> **SUPPLIED RECORDS**:
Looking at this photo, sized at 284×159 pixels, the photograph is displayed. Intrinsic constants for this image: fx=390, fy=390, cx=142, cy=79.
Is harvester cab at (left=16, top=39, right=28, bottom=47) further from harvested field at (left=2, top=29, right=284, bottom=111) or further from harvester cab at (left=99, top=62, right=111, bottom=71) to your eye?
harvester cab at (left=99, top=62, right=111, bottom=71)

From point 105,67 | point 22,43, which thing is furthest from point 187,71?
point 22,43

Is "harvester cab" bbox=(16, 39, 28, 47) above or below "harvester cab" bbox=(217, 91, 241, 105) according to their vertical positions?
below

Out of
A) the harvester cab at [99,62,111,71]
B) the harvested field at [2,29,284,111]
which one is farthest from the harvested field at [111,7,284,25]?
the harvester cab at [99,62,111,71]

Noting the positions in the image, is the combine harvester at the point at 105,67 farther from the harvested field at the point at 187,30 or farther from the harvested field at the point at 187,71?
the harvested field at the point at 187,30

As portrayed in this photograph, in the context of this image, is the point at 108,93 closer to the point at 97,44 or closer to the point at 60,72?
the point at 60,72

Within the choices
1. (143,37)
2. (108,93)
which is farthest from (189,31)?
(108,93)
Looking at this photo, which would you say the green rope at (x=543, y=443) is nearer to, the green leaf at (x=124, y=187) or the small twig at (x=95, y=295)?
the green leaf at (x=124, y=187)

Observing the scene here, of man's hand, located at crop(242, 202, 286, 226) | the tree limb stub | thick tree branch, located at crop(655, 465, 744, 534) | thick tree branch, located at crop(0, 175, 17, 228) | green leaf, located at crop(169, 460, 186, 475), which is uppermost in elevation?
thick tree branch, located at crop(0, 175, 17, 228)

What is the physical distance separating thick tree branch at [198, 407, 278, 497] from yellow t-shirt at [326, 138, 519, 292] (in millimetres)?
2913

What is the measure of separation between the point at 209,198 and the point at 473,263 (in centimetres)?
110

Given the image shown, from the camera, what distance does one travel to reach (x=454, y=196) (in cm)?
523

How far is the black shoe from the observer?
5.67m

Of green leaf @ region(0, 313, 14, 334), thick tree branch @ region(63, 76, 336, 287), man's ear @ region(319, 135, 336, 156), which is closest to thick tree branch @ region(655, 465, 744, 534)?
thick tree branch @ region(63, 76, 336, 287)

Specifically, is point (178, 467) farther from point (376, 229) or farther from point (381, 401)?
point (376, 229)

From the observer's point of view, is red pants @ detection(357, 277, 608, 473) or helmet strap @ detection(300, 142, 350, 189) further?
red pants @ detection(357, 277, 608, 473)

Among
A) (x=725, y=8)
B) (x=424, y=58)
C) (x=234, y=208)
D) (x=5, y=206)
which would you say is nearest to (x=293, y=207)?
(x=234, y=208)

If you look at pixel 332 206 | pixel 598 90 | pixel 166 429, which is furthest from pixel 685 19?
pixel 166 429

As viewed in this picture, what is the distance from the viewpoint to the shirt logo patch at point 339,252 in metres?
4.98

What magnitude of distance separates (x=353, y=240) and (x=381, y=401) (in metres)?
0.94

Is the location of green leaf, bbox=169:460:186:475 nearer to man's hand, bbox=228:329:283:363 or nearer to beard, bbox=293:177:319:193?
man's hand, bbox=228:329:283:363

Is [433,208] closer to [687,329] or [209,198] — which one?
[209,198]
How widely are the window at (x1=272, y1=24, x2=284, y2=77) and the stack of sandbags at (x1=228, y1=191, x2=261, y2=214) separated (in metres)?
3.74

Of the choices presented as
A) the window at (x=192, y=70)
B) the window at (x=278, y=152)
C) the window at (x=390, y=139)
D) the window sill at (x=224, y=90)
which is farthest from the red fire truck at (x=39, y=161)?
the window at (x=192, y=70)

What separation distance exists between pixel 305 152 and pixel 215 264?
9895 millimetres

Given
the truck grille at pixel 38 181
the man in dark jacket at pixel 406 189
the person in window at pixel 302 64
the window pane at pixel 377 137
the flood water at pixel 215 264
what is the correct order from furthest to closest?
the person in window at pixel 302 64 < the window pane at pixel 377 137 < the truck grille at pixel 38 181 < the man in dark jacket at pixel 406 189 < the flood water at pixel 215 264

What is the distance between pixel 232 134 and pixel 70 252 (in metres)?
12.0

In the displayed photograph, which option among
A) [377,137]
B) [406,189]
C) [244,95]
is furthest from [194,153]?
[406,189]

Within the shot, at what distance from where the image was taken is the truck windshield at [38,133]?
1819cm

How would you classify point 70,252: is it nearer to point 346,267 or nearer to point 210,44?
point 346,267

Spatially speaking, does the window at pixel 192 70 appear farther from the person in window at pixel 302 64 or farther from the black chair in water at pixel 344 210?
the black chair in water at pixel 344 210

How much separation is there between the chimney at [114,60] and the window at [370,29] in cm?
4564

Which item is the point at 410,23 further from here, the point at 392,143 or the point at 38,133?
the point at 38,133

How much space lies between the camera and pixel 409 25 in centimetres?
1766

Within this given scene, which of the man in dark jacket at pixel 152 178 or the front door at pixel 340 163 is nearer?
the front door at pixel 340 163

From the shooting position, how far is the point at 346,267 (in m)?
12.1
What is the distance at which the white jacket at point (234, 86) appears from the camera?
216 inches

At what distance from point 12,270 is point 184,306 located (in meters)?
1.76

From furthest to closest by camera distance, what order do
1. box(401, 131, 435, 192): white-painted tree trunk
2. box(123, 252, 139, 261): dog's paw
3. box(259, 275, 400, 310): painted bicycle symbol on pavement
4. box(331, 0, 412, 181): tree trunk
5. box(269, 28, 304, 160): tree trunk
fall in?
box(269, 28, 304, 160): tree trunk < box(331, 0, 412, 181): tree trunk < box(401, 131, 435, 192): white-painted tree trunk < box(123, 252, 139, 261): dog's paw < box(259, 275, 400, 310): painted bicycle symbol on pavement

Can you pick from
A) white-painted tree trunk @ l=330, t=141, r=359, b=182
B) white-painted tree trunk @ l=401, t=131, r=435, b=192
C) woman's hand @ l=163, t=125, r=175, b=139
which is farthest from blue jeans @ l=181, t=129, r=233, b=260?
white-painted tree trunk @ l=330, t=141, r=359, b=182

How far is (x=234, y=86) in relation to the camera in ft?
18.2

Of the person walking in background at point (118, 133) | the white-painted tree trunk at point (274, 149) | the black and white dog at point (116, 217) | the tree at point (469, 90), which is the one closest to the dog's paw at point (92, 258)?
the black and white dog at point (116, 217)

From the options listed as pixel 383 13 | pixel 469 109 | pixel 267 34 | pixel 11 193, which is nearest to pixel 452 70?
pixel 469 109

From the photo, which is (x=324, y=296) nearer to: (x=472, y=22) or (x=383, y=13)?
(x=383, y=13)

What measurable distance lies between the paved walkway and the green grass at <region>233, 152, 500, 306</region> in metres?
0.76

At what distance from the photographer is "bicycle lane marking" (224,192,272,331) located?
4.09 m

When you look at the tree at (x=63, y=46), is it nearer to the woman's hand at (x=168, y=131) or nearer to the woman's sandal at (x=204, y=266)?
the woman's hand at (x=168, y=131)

> **EXERCISE DETAILS**: Reproduce every entry above word for word, with the same characters, numbers, punctuation, and line order.

> **EXERCISE SOLUTION**:
Looking at this photo, sized at 284×159 pixels, the photograph is displayed. Intrinsic constants for this image: fx=390, fy=390, cx=142, cy=79.
Is harvester cab at (left=16, top=39, right=28, bottom=47) further from harvested field at (left=2, top=29, right=284, bottom=111) or further from harvester cab at (left=99, top=62, right=111, bottom=71) to your eye?
harvester cab at (left=99, top=62, right=111, bottom=71)

From point 105,67 | point 22,43, which thing is furthest from point 187,71?
point 22,43

Is "harvester cab" bbox=(16, 39, 28, 47) above or below "harvester cab" bbox=(217, 91, 241, 105) according to their vertical positions?
below

Out of
A) the harvester cab at [99,62,111,71]
B) the harvested field at [2,29,284,111]
which one is farthest from the harvested field at [111,7,284,25]?
the harvester cab at [99,62,111,71]

Noting the positions in the image, is the combine harvester at the point at 105,67 farther from the harvested field at the point at 187,30 or farther from the harvested field at the point at 187,71?
the harvested field at the point at 187,30

As portrayed in this photograph, in the context of this image, is the point at 108,93 closer to the point at 97,44 or closer to the point at 60,72?
the point at 60,72

Within the choices
1. (143,37)
2. (108,93)
which is farthest from (189,31)?
(108,93)
Looking at this photo, which would you say the green rope at (x=543, y=443) is nearer to, the green leaf at (x=124, y=187) or the small twig at (x=95, y=295)?
the green leaf at (x=124, y=187)

Observing the scene here, of man's hand, located at crop(242, 202, 286, 226) | the tree limb stub | thick tree branch, located at crop(655, 465, 744, 534) | thick tree branch, located at crop(0, 175, 17, 228) | green leaf, located at crop(169, 460, 186, 475), which is uppermost in elevation?
thick tree branch, located at crop(0, 175, 17, 228)

What is the physical distance separating thick tree branch at [198, 407, 278, 497] from yellow t-shirt at [326, 138, 519, 292] (in millimetres)?
2913

What is the measure of separation between the point at 209,198 and the point at 473,263 (in centimetres)?
110

Given the image shown, from the camera, what distance does one travel to reach (x=454, y=196) (in cm)?
523

How far is the black shoe from the observer?
5.67m

Of green leaf @ region(0, 313, 14, 334), thick tree branch @ region(63, 76, 336, 287), man's ear @ region(319, 135, 336, 156), which is closest to thick tree branch @ region(655, 465, 744, 534)?
thick tree branch @ region(63, 76, 336, 287)

Specifically, is point (178, 467) farther from point (376, 229) or farther from point (381, 401)?
point (376, 229)

From the observer's point of view, is red pants @ detection(357, 277, 608, 473) or helmet strap @ detection(300, 142, 350, 189) further?
red pants @ detection(357, 277, 608, 473)

Among
A) (x=725, y=8)
B) (x=424, y=58)
C) (x=234, y=208)
D) (x=5, y=206)
which would you say is nearest to (x=293, y=207)?
(x=234, y=208)

If you look at pixel 332 206 | pixel 598 90 | pixel 166 429, which is furthest from pixel 685 19?
pixel 166 429

As viewed in this picture, what is the distance from the viewpoint to the shirt logo patch at point 339,252 in metres?
4.98

What magnitude of distance separates (x=353, y=240) and (x=381, y=401) (in metres)?
0.94

Is the location of green leaf, bbox=169:460:186:475 nearer to man's hand, bbox=228:329:283:363 or nearer to beard, bbox=293:177:319:193?
man's hand, bbox=228:329:283:363

Is [433,208] closer to [687,329] or [209,198] — which one?
[209,198]
How widely are the window at (x1=272, y1=24, x2=284, y2=77) and the stack of sandbags at (x1=228, y1=191, x2=261, y2=214) separated (in metres)?
3.74

Of the choices presented as
A) the window at (x=192, y=70)
B) the window at (x=278, y=152)
C) the window at (x=390, y=139)
D) the window sill at (x=224, y=90)
which is farthest from the red fire truck at (x=39, y=161)?
the window at (x=192, y=70)

What separation distance exists between pixel 305 152 and pixel 215 264?
9895 millimetres

Given
the truck grille at pixel 38 181
the man in dark jacket at pixel 406 189
the person in window at pixel 302 64
the window pane at pixel 377 137
the flood water at pixel 215 264
what is the correct order from furthest to closest?
the person in window at pixel 302 64 < the window pane at pixel 377 137 < the truck grille at pixel 38 181 < the man in dark jacket at pixel 406 189 < the flood water at pixel 215 264

What is the distance between pixel 232 134 and pixel 70 252 (in metres)?
12.0

In the displayed photograph, which option among
A) [377,137]
B) [406,189]
C) [244,95]
is furthest from [194,153]?
[406,189]

Within the shot, at what distance from where the image was taken is the truck windshield at [38,133]?
1819cm

How would you classify point 70,252: is it nearer to point 346,267 or nearer to point 210,44?
point 346,267

Spatially speaking, does the window at pixel 192 70 appear farther from the person in window at pixel 302 64 or farther from the black chair in water at pixel 344 210?
the black chair in water at pixel 344 210

How much separation is there between the chimney at [114,60] and the window at [370,29] in cm?
4564

Which item is the point at 410,23 further from here, the point at 392,143 or the point at 38,133?
the point at 38,133

How much space lies between the camera and pixel 409 25 in centimetres?
1766

Within this given scene, which of the man in dark jacket at pixel 152 178 or the front door at pixel 340 163 is nearer?
the front door at pixel 340 163

From the shooting position, how far is the point at 346,267 (in m)?
12.1
What is the distance at which the white jacket at point (234, 86) appears from the camera?
216 inches

At what distance from point 12,270 is point 184,306 located (in meters)?
1.76

From furthest to closest by camera distance, what order do
1. box(401, 131, 435, 192): white-painted tree trunk
2. box(123, 252, 139, 261): dog's paw
3. box(259, 275, 400, 310): painted bicycle symbol on pavement
4. box(331, 0, 412, 181): tree trunk
5. box(269, 28, 304, 160): tree trunk
fall in?
box(269, 28, 304, 160): tree trunk < box(331, 0, 412, 181): tree trunk < box(401, 131, 435, 192): white-painted tree trunk < box(123, 252, 139, 261): dog's paw < box(259, 275, 400, 310): painted bicycle symbol on pavement

Can you pick from
A) white-painted tree trunk @ l=330, t=141, r=359, b=182
B) white-painted tree trunk @ l=401, t=131, r=435, b=192
C) woman's hand @ l=163, t=125, r=175, b=139
which is farthest from blue jeans @ l=181, t=129, r=233, b=260?
white-painted tree trunk @ l=330, t=141, r=359, b=182

How far is (x=234, y=86) in relation to the camera in ft?
18.2

Of the person walking in background at point (118, 133) | the white-painted tree trunk at point (274, 149) | the black and white dog at point (116, 217) | the tree at point (469, 90), which is the one closest to the dog's paw at point (92, 258)?
the black and white dog at point (116, 217)

From the options listed as pixel 383 13 | pixel 469 109 | pixel 267 34 | pixel 11 193, which is nearest to pixel 452 70?
pixel 469 109

From the photo, which is (x=324, y=296) nearer to: (x=472, y=22) or (x=383, y=13)?
(x=383, y=13)

What measurable distance lies between the paved walkway and the green grass at <region>233, 152, 500, 306</region> in metres?
0.76

At what distance from the photographer is "bicycle lane marking" (224,192,272,331) located?
4.09 m

When you look at the tree at (x=63, y=46), is it nearer to the woman's hand at (x=168, y=131) or nearer to the woman's sandal at (x=204, y=266)?
the woman's hand at (x=168, y=131)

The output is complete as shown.